OKLAHOMA CITY (AP) -- Oklahoma tobacco retailers are complaining about the state's new cigarette tax.
A group of retailers appeared Thursday before a legislative committee at the state Capitol.
Mike LaFevers, who owns ten convenience stores in Poteau, says he's being discriminated against because of the tax and a series of compacts that allow different, lower rates for American Indian tribes.
Alan Chapman, president of the Oklahoma Oil Marketers Association, says he favors a plan for Governor Henry to buy out tribal tobacco compacts. The compacts are being blamed for lower-than-projected state cigarette tax revenue.
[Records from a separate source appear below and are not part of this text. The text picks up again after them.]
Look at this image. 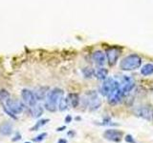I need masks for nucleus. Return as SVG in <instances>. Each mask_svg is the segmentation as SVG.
<instances>
[{
    "label": "nucleus",
    "mask_w": 153,
    "mask_h": 143,
    "mask_svg": "<svg viewBox=\"0 0 153 143\" xmlns=\"http://www.w3.org/2000/svg\"><path fill=\"white\" fill-rule=\"evenodd\" d=\"M142 66V57L137 54H130L120 62V69L123 71H135Z\"/></svg>",
    "instance_id": "obj_1"
},
{
    "label": "nucleus",
    "mask_w": 153,
    "mask_h": 143,
    "mask_svg": "<svg viewBox=\"0 0 153 143\" xmlns=\"http://www.w3.org/2000/svg\"><path fill=\"white\" fill-rule=\"evenodd\" d=\"M63 95V91L59 88L53 89L51 92L47 94V101L45 103V108L51 113H54L56 111L57 103L59 102L60 98Z\"/></svg>",
    "instance_id": "obj_2"
},
{
    "label": "nucleus",
    "mask_w": 153,
    "mask_h": 143,
    "mask_svg": "<svg viewBox=\"0 0 153 143\" xmlns=\"http://www.w3.org/2000/svg\"><path fill=\"white\" fill-rule=\"evenodd\" d=\"M84 101L86 102V105L89 108L90 111H97L102 105V101L99 97L98 94L95 91H89V92L85 94Z\"/></svg>",
    "instance_id": "obj_3"
},
{
    "label": "nucleus",
    "mask_w": 153,
    "mask_h": 143,
    "mask_svg": "<svg viewBox=\"0 0 153 143\" xmlns=\"http://www.w3.org/2000/svg\"><path fill=\"white\" fill-rule=\"evenodd\" d=\"M120 81L114 79L113 77H107L105 80H103V82L100 86V93L102 94L103 97H108V94L112 92V91L117 87L118 85H120Z\"/></svg>",
    "instance_id": "obj_4"
},
{
    "label": "nucleus",
    "mask_w": 153,
    "mask_h": 143,
    "mask_svg": "<svg viewBox=\"0 0 153 143\" xmlns=\"http://www.w3.org/2000/svg\"><path fill=\"white\" fill-rule=\"evenodd\" d=\"M123 137V133L117 129H107L103 133V138L108 141L111 142H116L119 143L121 142Z\"/></svg>",
    "instance_id": "obj_5"
},
{
    "label": "nucleus",
    "mask_w": 153,
    "mask_h": 143,
    "mask_svg": "<svg viewBox=\"0 0 153 143\" xmlns=\"http://www.w3.org/2000/svg\"><path fill=\"white\" fill-rule=\"evenodd\" d=\"M134 114L147 121H153V108L149 106H139L134 110Z\"/></svg>",
    "instance_id": "obj_6"
},
{
    "label": "nucleus",
    "mask_w": 153,
    "mask_h": 143,
    "mask_svg": "<svg viewBox=\"0 0 153 143\" xmlns=\"http://www.w3.org/2000/svg\"><path fill=\"white\" fill-rule=\"evenodd\" d=\"M121 82V81H120ZM121 83L120 85H118L116 88H115L111 93L108 94V102L111 104V105H117L119 103L122 102V100L124 97V94L122 91V87H121Z\"/></svg>",
    "instance_id": "obj_7"
},
{
    "label": "nucleus",
    "mask_w": 153,
    "mask_h": 143,
    "mask_svg": "<svg viewBox=\"0 0 153 143\" xmlns=\"http://www.w3.org/2000/svg\"><path fill=\"white\" fill-rule=\"evenodd\" d=\"M105 55H106V59H107V63L109 66H114L117 63V61L119 59L120 56V51L117 48H110L106 52H105Z\"/></svg>",
    "instance_id": "obj_8"
},
{
    "label": "nucleus",
    "mask_w": 153,
    "mask_h": 143,
    "mask_svg": "<svg viewBox=\"0 0 153 143\" xmlns=\"http://www.w3.org/2000/svg\"><path fill=\"white\" fill-rule=\"evenodd\" d=\"M92 59L94 61V63L99 67H103V65L106 63V61H107L105 52L100 50H97L93 52Z\"/></svg>",
    "instance_id": "obj_9"
},
{
    "label": "nucleus",
    "mask_w": 153,
    "mask_h": 143,
    "mask_svg": "<svg viewBox=\"0 0 153 143\" xmlns=\"http://www.w3.org/2000/svg\"><path fill=\"white\" fill-rule=\"evenodd\" d=\"M22 98L24 100V102H25L28 106H30V107L36 106V95L31 92V91L23 90L22 91Z\"/></svg>",
    "instance_id": "obj_10"
},
{
    "label": "nucleus",
    "mask_w": 153,
    "mask_h": 143,
    "mask_svg": "<svg viewBox=\"0 0 153 143\" xmlns=\"http://www.w3.org/2000/svg\"><path fill=\"white\" fill-rule=\"evenodd\" d=\"M7 106L9 111L12 114H20L23 111V105L18 101H13V100H8Z\"/></svg>",
    "instance_id": "obj_11"
},
{
    "label": "nucleus",
    "mask_w": 153,
    "mask_h": 143,
    "mask_svg": "<svg viewBox=\"0 0 153 143\" xmlns=\"http://www.w3.org/2000/svg\"><path fill=\"white\" fill-rule=\"evenodd\" d=\"M12 133H13L12 123L5 121L0 125V133H1V135H3L5 136H9L12 135Z\"/></svg>",
    "instance_id": "obj_12"
},
{
    "label": "nucleus",
    "mask_w": 153,
    "mask_h": 143,
    "mask_svg": "<svg viewBox=\"0 0 153 143\" xmlns=\"http://www.w3.org/2000/svg\"><path fill=\"white\" fill-rule=\"evenodd\" d=\"M95 77L99 80H105L108 77V70L104 67H99L95 70Z\"/></svg>",
    "instance_id": "obj_13"
},
{
    "label": "nucleus",
    "mask_w": 153,
    "mask_h": 143,
    "mask_svg": "<svg viewBox=\"0 0 153 143\" xmlns=\"http://www.w3.org/2000/svg\"><path fill=\"white\" fill-rule=\"evenodd\" d=\"M68 101H69V105L72 106L73 108H76L79 104V94H76L75 93H72L68 94Z\"/></svg>",
    "instance_id": "obj_14"
},
{
    "label": "nucleus",
    "mask_w": 153,
    "mask_h": 143,
    "mask_svg": "<svg viewBox=\"0 0 153 143\" xmlns=\"http://www.w3.org/2000/svg\"><path fill=\"white\" fill-rule=\"evenodd\" d=\"M141 74L143 76H149L153 74V64L152 63H146L143 67H141Z\"/></svg>",
    "instance_id": "obj_15"
},
{
    "label": "nucleus",
    "mask_w": 153,
    "mask_h": 143,
    "mask_svg": "<svg viewBox=\"0 0 153 143\" xmlns=\"http://www.w3.org/2000/svg\"><path fill=\"white\" fill-rule=\"evenodd\" d=\"M50 121V119H48V118H44V119H40V120H38L35 125H33L31 129H30V131H37V130H39V129L41 127H43L44 125H46V124Z\"/></svg>",
    "instance_id": "obj_16"
},
{
    "label": "nucleus",
    "mask_w": 153,
    "mask_h": 143,
    "mask_svg": "<svg viewBox=\"0 0 153 143\" xmlns=\"http://www.w3.org/2000/svg\"><path fill=\"white\" fill-rule=\"evenodd\" d=\"M32 114L35 118H38L43 114V108L38 105V106H33L32 109Z\"/></svg>",
    "instance_id": "obj_17"
},
{
    "label": "nucleus",
    "mask_w": 153,
    "mask_h": 143,
    "mask_svg": "<svg viewBox=\"0 0 153 143\" xmlns=\"http://www.w3.org/2000/svg\"><path fill=\"white\" fill-rule=\"evenodd\" d=\"M69 107V101H68V98H65V97H61L59 102V111L63 112L65 110H67Z\"/></svg>",
    "instance_id": "obj_18"
},
{
    "label": "nucleus",
    "mask_w": 153,
    "mask_h": 143,
    "mask_svg": "<svg viewBox=\"0 0 153 143\" xmlns=\"http://www.w3.org/2000/svg\"><path fill=\"white\" fill-rule=\"evenodd\" d=\"M82 74L85 78H91L95 76V70L91 68H84L82 70Z\"/></svg>",
    "instance_id": "obj_19"
},
{
    "label": "nucleus",
    "mask_w": 153,
    "mask_h": 143,
    "mask_svg": "<svg viewBox=\"0 0 153 143\" xmlns=\"http://www.w3.org/2000/svg\"><path fill=\"white\" fill-rule=\"evenodd\" d=\"M47 136H48V135H47V133H41L40 135H38L37 136H36L33 140L35 141V142H38V143H39V142H41V141L44 140L45 138L47 137Z\"/></svg>",
    "instance_id": "obj_20"
},
{
    "label": "nucleus",
    "mask_w": 153,
    "mask_h": 143,
    "mask_svg": "<svg viewBox=\"0 0 153 143\" xmlns=\"http://www.w3.org/2000/svg\"><path fill=\"white\" fill-rule=\"evenodd\" d=\"M124 141H126V143H137L135 138H134L131 135H126V136H124Z\"/></svg>",
    "instance_id": "obj_21"
},
{
    "label": "nucleus",
    "mask_w": 153,
    "mask_h": 143,
    "mask_svg": "<svg viewBox=\"0 0 153 143\" xmlns=\"http://www.w3.org/2000/svg\"><path fill=\"white\" fill-rule=\"evenodd\" d=\"M8 97H9V94L7 92H5V91H1V92H0V98L1 99H5Z\"/></svg>",
    "instance_id": "obj_22"
},
{
    "label": "nucleus",
    "mask_w": 153,
    "mask_h": 143,
    "mask_svg": "<svg viewBox=\"0 0 153 143\" xmlns=\"http://www.w3.org/2000/svg\"><path fill=\"white\" fill-rule=\"evenodd\" d=\"M21 139V135L19 133H16V136H14V138H13V141H18V140H20Z\"/></svg>",
    "instance_id": "obj_23"
},
{
    "label": "nucleus",
    "mask_w": 153,
    "mask_h": 143,
    "mask_svg": "<svg viewBox=\"0 0 153 143\" xmlns=\"http://www.w3.org/2000/svg\"><path fill=\"white\" fill-rule=\"evenodd\" d=\"M72 116H67L66 117H65V119H64V121H65V123L66 124H68V123H71L72 122Z\"/></svg>",
    "instance_id": "obj_24"
},
{
    "label": "nucleus",
    "mask_w": 153,
    "mask_h": 143,
    "mask_svg": "<svg viewBox=\"0 0 153 143\" xmlns=\"http://www.w3.org/2000/svg\"><path fill=\"white\" fill-rule=\"evenodd\" d=\"M67 135H68V136H71V137H74L76 136V132L73 131V130H71L69 131L68 133H67Z\"/></svg>",
    "instance_id": "obj_25"
},
{
    "label": "nucleus",
    "mask_w": 153,
    "mask_h": 143,
    "mask_svg": "<svg viewBox=\"0 0 153 143\" xmlns=\"http://www.w3.org/2000/svg\"><path fill=\"white\" fill-rule=\"evenodd\" d=\"M56 143H67V140L65 139V138H59Z\"/></svg>",
    "instance_id": "obj_26"
},
{
    "label": "nucleus",
    "mask_w": 153,
    "mask_h": 143,
    "mask_svg": "<svg viewBox=\"0 0 153 143\" xmlns=\"http://www.w3.org/2000/svg\"><path fill=\"white\" fill-rule=\"evenodd\" d=\"M65 129H66V126H62V127H59V128H57L56 131L57 132H62L63 130H65Z\"/></svg>",
    "instance_id": "obj_27"
},
{
    "label": "nucleus",
    "mask_w": 153,
    "mask_h": 143,
    "mask_svg": "<svg viewBox=\"0 0 153 143\" xmlns=\"http://www.w3.org/2000/svg\"><path fill=\"white\" fill-rule=\"evenodd\" d=\"M24 143H31V142H29V141H26V142H24Z\"/></svg>",
    "instance_id": "obj_28"
}]
</instances>
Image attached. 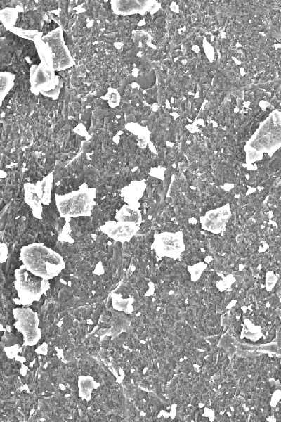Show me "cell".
<instances>
[{
  "label": "cell",
  "instance_id": "cell-2",
  "mask_svg": "<svg viewBox=\"0 0 281 422\" xmlns=\"http://www.w3.org/2000/svg\"><path fill=\"white\" fill-rule=\"evenodd\" d=\"M37 51L41 63L31 69V84L34 94L42 92L48 96L58 94L59 79L55 75L53 58L49 47L41 40H37Z\"/></svg>",
  "mask_w": 281,
  "mask_h": 422
},
{
  "label": "cell",
  "instance_id": "cell-8",
  "mask_svg": "<svg viewBox=\"0 0 281 422\" xmlns=\"http://www.w3.org/2000/svg\"><path fill=\"white\" fill-rule=\"evenodd\" d=\"M42 40L51 50L54 70L64 69L72 65L73 61L62 41L59 31L51 34L50 37L46 36Z\"/></svg>",
  "mask_w": 281,
  "mask_h": 422
},
{
  "label": "cell",
  "instance_id": "cell-3",
  "mask_svg": "<svg viewBox=\"0 0 281 422\" xmlns=\"http://www.w3.org/2000/svg\"><path fill=\"white\" fill-rule=\"evenodd\" d=\"M95 188L81 186L79 189L63 195H55V204L61 217L70 219L89 217L96 205Z\"/></svg>",
  "mask_w": 281,
  "mask_h": 422
},
{
  "label": "cell",
  "instance_id": "cell-10",
  "mask_svg": "<svg viewBox=\"0 0 281 422\" xmlns=\"http://www.w3.org/2000/svg\"><path fill=\"white\" fill-rule=\"evenodd\" d=\"M146 186L145 180L132 181L121 189V196L127 205H140L139 200L143 197Z\"/></svg>",
  "mask_w": 281,
  "mask_h": 422
},
{
  "label": "cell",
  "instance_id": "cell-1",
  "mask_svg": "<svg viewBox=\"0 0 281 422\" xmlns=\"http://www.w3.org/2000/svg\"><path fill=\"white\" fill-rule=\"evenodd\" d=\"M23 265L34 274L49 280L65 267L63 257L42 243H32L20 250Z\"/></svg>",
  "mask_w": 281,
  "mask_h": 422
},
{
  "label": "cell",
  "instance_id": "cell-17",
  "mask_svg": "<svg viewBox=\"0 0 281 422\" xmlns=\"http://www.w3.org/2000/svg\"><path fill=\"white\" fill-rule=\"evenodd\" d=\"M206 264L203 262H199L192 266L188 267V270L190 272L192 281H196L198 279L202 271L206 268Z\"/></svg>",
  "mask_w": 281,
  "mask_h": 422
},
{
  "label": "cell",
  "instance_id": "cell-5",
  "mask_svg": "<svg viewBox=\"0 0 281 422\" xmlns=\"http://www.w3.org/2000/svg\"><path fill=\"white\" fill-rule=\"evenodd\" d=\"M15 327L23 335L24 345L34 346L41 338L39 319L31 308H15L13 310Z\"/></svg>",
  "mask_w": 281,
  "mask_h": 422
},
{
  "label": "cell",
  "instance_id": "cell-12",
  "mask_svg": "<svg viewBox=\"0 0 281 422\" xmlns=\"http://www.w3.org/2000/svg\"><path fill=\"white\" fill-rule=\"evenodd\" d=\"M53 172H51L47 176L39 181L35 185L36 192L42 205H49L51 201V190L53 188Z\"/></svg>",
  "mask_w": 281,
  "mask_h": 422
},
{
  "label": "cell",
  "instance_id": "cell-16",
  "mask_svg": "<svg viewBox=\"0 0 281 422\" xmlns=\"http://www.w3.org/2000/svg\"><path fill=\"white\" fill-rule=\"evenodd\" d=\"M17 11L13 8H4L0 10V19L4 25L8 29H11L16 21L18 14Z\"/></svg>",
  "mask_w": 281,
  "mask_h": 422
},
{
  "label": "cell",
  "instance_id": "cell-9",
  "mask_svg": "<svg viewBox=\"0 0 281 422\" xmlns=\"http://www.w3.org/2000/svg\"><path fill=\"white\" fill-rule=\"evenodd\" d=\"M139 229V224L135 222L120 221H107L100 227L110 238L122 243L130 241Z\"/></svg>",
  "mask_w": 281,
  "mask_h": 422
},
{
  "label": "cell",
  "instance_id": "cell-4",
  "mask_svg": "<svg viewBox=\"0 0 281 422\" xmlns=\"http://www.w3.org/2000/svg\"><path fill=\"white\" fill-rule=\"evenodd\" d=\"M14 276L15 288L22 305H30L34 301H39L49 289L48 280L34 274L24 265L15 269Z\"/></svg>",
  "mask_w": 281,
  "mask_h": 422
},
{
  "label": "cell",
  "instance_id": "cell-6",
  "mask_svg": "<svg viewBox=\"0 0 281 422\" xmlns=\"http://www.w3.org/2000/svg\"><path fill=\"white\" fill-rule=\"evenodd\" d=\"M152 249L159 257L178 258L185 250L182 231L155 233Z\"/></svg>",
  "mask_w": 281,
  "mask_h": 422
},
{
  "label": "cell",
  "instance_id": "cell-15",
  "mask_svg": "<svg viewBox=\"0 0 281 422\" xmlns=\"http://www.w3.org/2000/svg\"><path fill=\"white\" fill-rule=\"evenodd\" d=\"M14 84V75L9 72H0V106L2 101Z\"/></svg>",
  "mask_w": 281,
  "mask_h": 422
},
{
  "label": "cell",
  "instance_id": "cell-14",
  "mask_svg": "<svg viewBox=\"0 0 281 422\" xmlns=\"http://www.w3.org/2000/svg\"><path fill=\"white\" fill-rule=\"evenodd\" d=\"M99 383L96 382L92 376H80L78 378L79 397L86 401L91 398L93 391L99 387Z\"/></svg>",
  "mask_w": 281,
  "mask_h": 422
},
{
  "label": "cell",
  "instance_id": "cell-18",
  "mask_svg": "<svg viewBox=\"0 0 281 422\" xmlns=\"http://www.w3.org/2000/svg\"><path fill=\"white\" fill-rule=\"evenodd\" d=\"M7 247L4 244L0 245V262H4L7 258Z\"/></svg>",
  "mask_w": 281,
  "mask_h": 422
},
{
  "label": "cell",
  "instance_id": "cell-7",
  "mask_svg": "<svg viewBox=\"0 0 281 422\" xmlns=\"http://www.w3.org/2000/svg\"><path fill=\"white\" fill-rule=\"evenodd\" d=\"M230 217V205L227 203L221 207L207 211L200 217V221L204 230L217 234L223 231Z\"/></svg>",
  "mask_w": 281,
  "mask_h": 422
},
{
  "label": "cell",
  "instance_id": "cell-11",
  "mask_svg": "<svg viewBox=\"0 0 281 422\" xmlns=\"http://www.w3.org/2000/svg\"><path fill=\"white\" fill-rule=\"evenodd\" d=\"M24 200L32 209L33 216L37 219H41L43 206L36 192L34 184L29 182L24 184Z\"/></svg>",
  "mask_w": 281,
  "mask_h": 422
},
{
  "label": "cell",
  "instance_id": "cell-13",
  "mask_svg": "<svg viewBox=\"0 0 281 422\" xmlns=\"http://www.w3.org/2000/svg\"><path fill=\"white\" fill-rule=\"evenodd\" d=\"M140 205H123L115 215L117 221L132 222L140 224L141 221V213L139 210Z\"/></svg>",
  "mask_w": 281,
  "mask_h": 422
}]
</instances>
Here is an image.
Mike Thornbrugh, representing Quick-Trip stores, says some tribes have a ten-dollar per carton advantage under the compacts. That's caused sales to plummet in non-tribal stores.
Meanwhile, a spokesman for Governor Brad Henry says the hearing on Oklahoma's new tobacco tax was a one-sided attempt to mislead Oklahoma voters.
Tobacco retailers complain that a series of compacts allow different, lower tax rates for Indian tribes, causing sales to plummet in non-tribal stores.
Henry spokesman Paul Sund says the governor's office wasn't invited to the hearing. Sund says big tobacco companies and their Oklahoma allies would like to see the tax repealed and are using the compact compliance issue as their excuse to begin that campaign.
Sund says discussions are under way with the Osage, Creek and Cherokee tribes to resolve compliance problems.